__Written problem 1__: In the sermon excerpt about Ezekiel and the dry bones, what does Ezekiel hear as the first bones take in his message?
__Written problem 2__: Write a continuation of the sermon excerpt about Ezekiel and the dry bones, starting right after its final sentence.

So Ezekiel stands and begins to preach.  He says, “O dry bones, I have a ridiculous hope for you.  You are going to live again. God is going to give you God’s spirit…Ruah…breath.  God will not leave you for dead.  God is going to restore you and your dreams.”  And that is when Ezekiel heard a faint rattle as the first bones heard his message.  “O dry bones, you are going to live.  Believe in what you cannot yet see.”  More rattling and soon in front of Ezekiel stood a multitude of hopeful, living people….restored to life….restored to community…restored to faith.

It is Pentecost and there are some valleys of dry bones in our lives and in our world.  God is saying, “Here.  Be the church here.  Preach to these dry bones.  Believe in what you cannot yet see for the world is dying for us believe that God is not done.”

__Source material__:
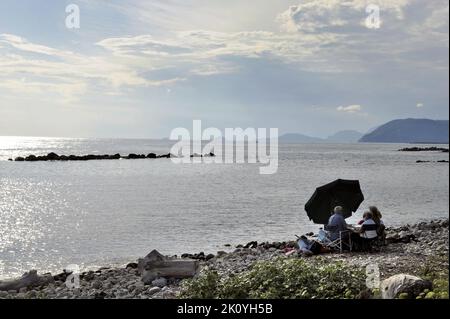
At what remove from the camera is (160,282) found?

__Exercise result 1__: A faint rattle.

__Exercise result 2__:
Can Pentecost happen in a graveyard?  Absolutely.  In fact, it is the best place.  God’s spirit breaks in most clearly in the wilderness…in the dry places…into our hopelessness.

Can these bones live?  Yes!  Believe that your discarded dreams can rise again.

Can these bones live?  Yes!  For hope is a revolutionary act.

Can these bones live?  Yes!  Of course, God, for you are in the business of raising dead hopes.

Can these bones live?  Yes!  For we have seen it happen before.

Can these bones live?  Yes!  I hear the rattling.

Can these bones live?  Yes!

Amen.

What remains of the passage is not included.